La Rochefoucauld, la duchesse de Nemours et plusieurs autres crurent que Châteauneuf était parvenu à gagner les bonnes grâces de la reine, et que Mazarin n'était plus désiré que par les partisans qu'il avait à la cour, qui s'agitaient pour le faire revenir, en haine des ministres et de Châteauneuf; mais une élude approfondie de tous les documents de cette époque démontre qu'il n'en était pas ainsi, et que tous ceux qui l'ont cru ont été trompés par la profonde dissimulation d'Anne d'Autriche. Conférez surtout les Mémoires de Duplessis-Praslin, t.
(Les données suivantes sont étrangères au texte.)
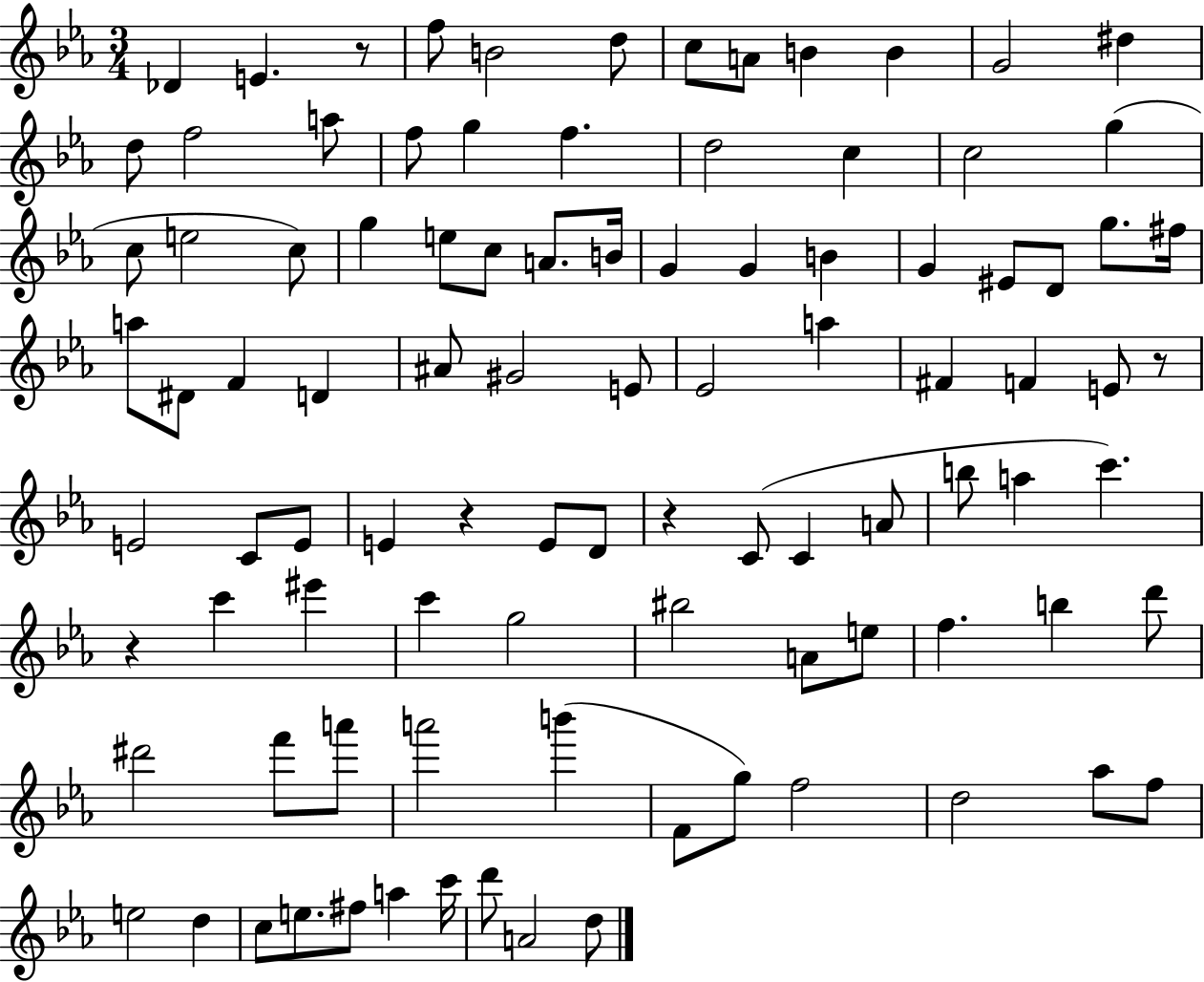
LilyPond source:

{
  \clef treble
  \numericTimeSignature
  \time 3/4
  \key ees \major
  des'4 e'4. r8 | f''8 b'2 d''8 | c''8 a'8 b'4 b'4 | g'2 dis''4 | \break d''8 f''2 a''8 | f''8 g''4 f''4. | d''2 c''4 | c''2 g''4( | \break c''8 e''2 c''8) | g''4 e''8 c''8 a'8. b'16 | g'4 g'4 b'4 | g'4 eis'8 d'8 g''8. fis''16 | \break a''8 dis'8 f'4 d'4 | ais'8 gis'2 e'8 | ees'2 a''4 | fis'4 f'4 e'8 r8 | \break e'2 c'8 e'8 | e'4 r4 e'8 d'8 | r4 c'8( c'4 a'8 | b''8 a''4 c'''4.) | \break r4 c'''4 eis'''4 | c'''4 g''2 | bis''2 a'8 e''8 | f''4. b''4 d'''8 | \break dis'''2 f'''8 a'''8 | a'''2 b'''4( | f'8 g''8) f''2 | d''2 aes''8 f''8 | \break e''2 d''4 | c''8 e''8. fis''8 a''4 c'''16 | d'''8 a'2 d''8 | \bar "|."
}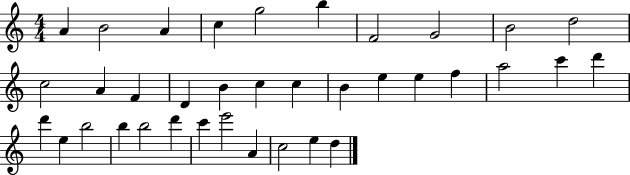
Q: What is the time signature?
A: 4/4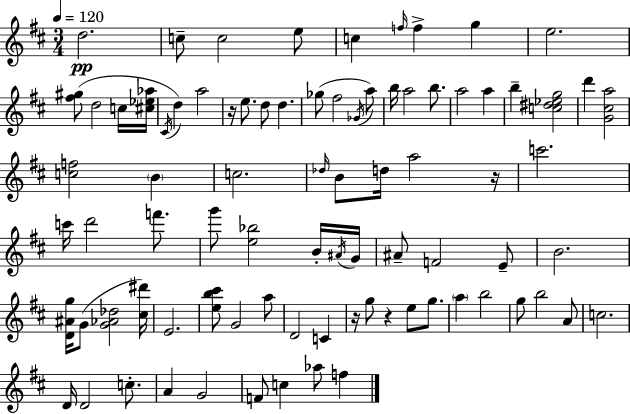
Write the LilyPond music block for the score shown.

{
  \clef treble
  \numericTimeSignature
  \time 3/4
  \key d \major
  \tempo 4 = 120
  d''2.\pp | c''8-- c''2 e''8 | c''4 \grace { f''16 } f''4-> g''4 | e''2. | \break <fis'' gis''>8( d''2 c''16 | <cis'' ees'' aes''>16 \acciaccatura { cis'16 }) d''4 a''2 | r16 e''8. d''8 d''4. | ges''8( fis''2 | \break \acciaccatura { ges'16 }) a''8 b''16 a''2 | b''8. a''2 a''4 | b''4-- <c'' dis'' ees'' g''>2 | d'''4 <g' cis'' a''>2 | \break <c'' f''>2 \parenthesize b'4 | c''2. | \grace { des''16 } b'8 d''16 a''2 | r16 c'''2. | \break c'''16 d'''2 | f'''8. g'''8 <e'' bes''>2 | b'16-. \acciaccatura { ais'16 } g'16 ais'8-- f'2 | e'8-- b'2. | \break <d' ais' g''>16 g'8( <g' aes' des''>2 | <cis'' dis'''>16) e'2. | <e'' b'' cis'''>8 g'2 | a''8 d'2 | \break c'4 r16 g''8 r4 | e''8 g''8. \parenthesize a''4 b''2 | g''8 b''2 | a'8 c''2. | \break d'16 d'2 | c''8.-. a'4 g'2 | f'8 c''4 aes''8 | f''4 \bar "|."
}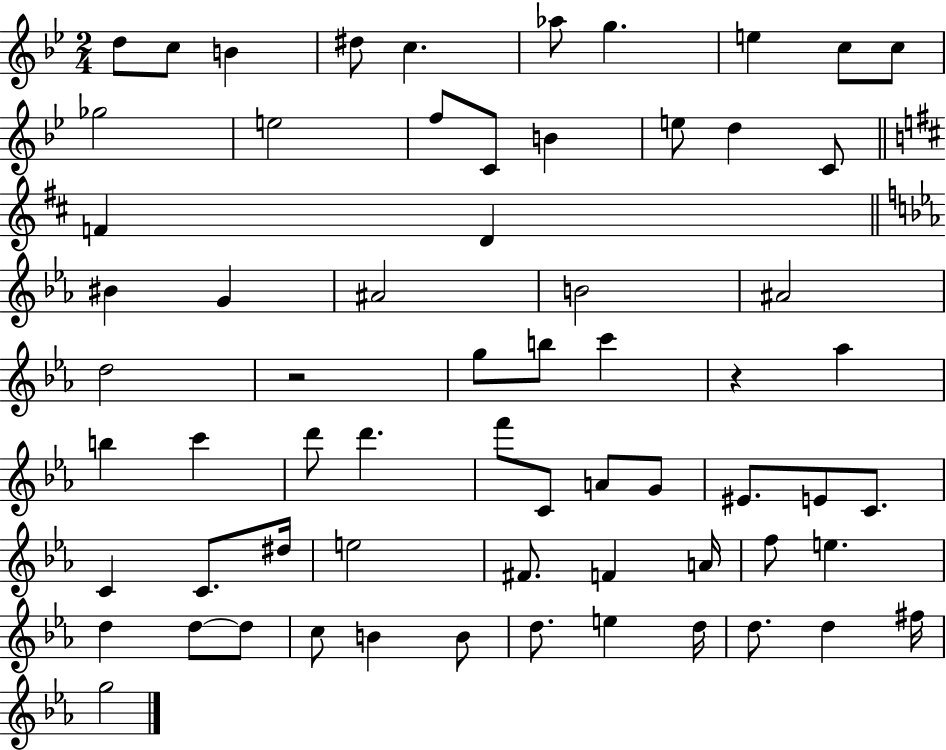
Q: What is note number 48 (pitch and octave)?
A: A4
LVII, p. 336.
Page 318, ligne 17: Par un arrêt il confirma celui de Mazarin.
Les précédents arrêts de la même cour, des 7 et 8 février, 11 mars, 2 et 8 août, rendus pour le même objet et dans la même année, se trouvent, avec l'arrêt cité, dans un recueil que nous possédons. L'arrêt cité fut rendu le 29 décembre; il est signé Du Tillet. Il fut publié à son de trompe, dans tous les carrefours de Paris, le vendredi 30 décembre 1651, ville et faubourgs, par Canto, juré-crieur ordinaire du roi, accompagné de trois trompettes de S. M.
Pages 318 et 319, lignes dernière et première: Qu'on s'interdisait même contre les pirates.
Heureusement que cette atrocité n'eut d'autre suite que celle d'occasionner les plaisanteries de Marigny, qui dressa un état de répartition des 150,000 livres accordées pour la tête de Mazarin, et mettait tant pour le nez, tant pour les oreilles, tant pour la langue de M. le cardinal, tant pour les membres, etc.
CHAPITRE XXIII.
Page 323, ligne 23: La cour même et la plus grande partie des royalistes.
Loret emploie dans cet endroit le mot royaliste, que nous avons conservé.
Page 327, note 1re: Chavagnac.
Ces Mémoires de Chavagnac sont fort curieux, et ils auraient dû, ainsi que ceux de Bussy et de Navailles, être insérés par Petitot dans sa collection, plutôt que les Mémoires anonymes relatifs au dix-septième siècle, qui sont supposés; compilation médiocre, qui n'apprend rien qu'on ne trouve ailleurs.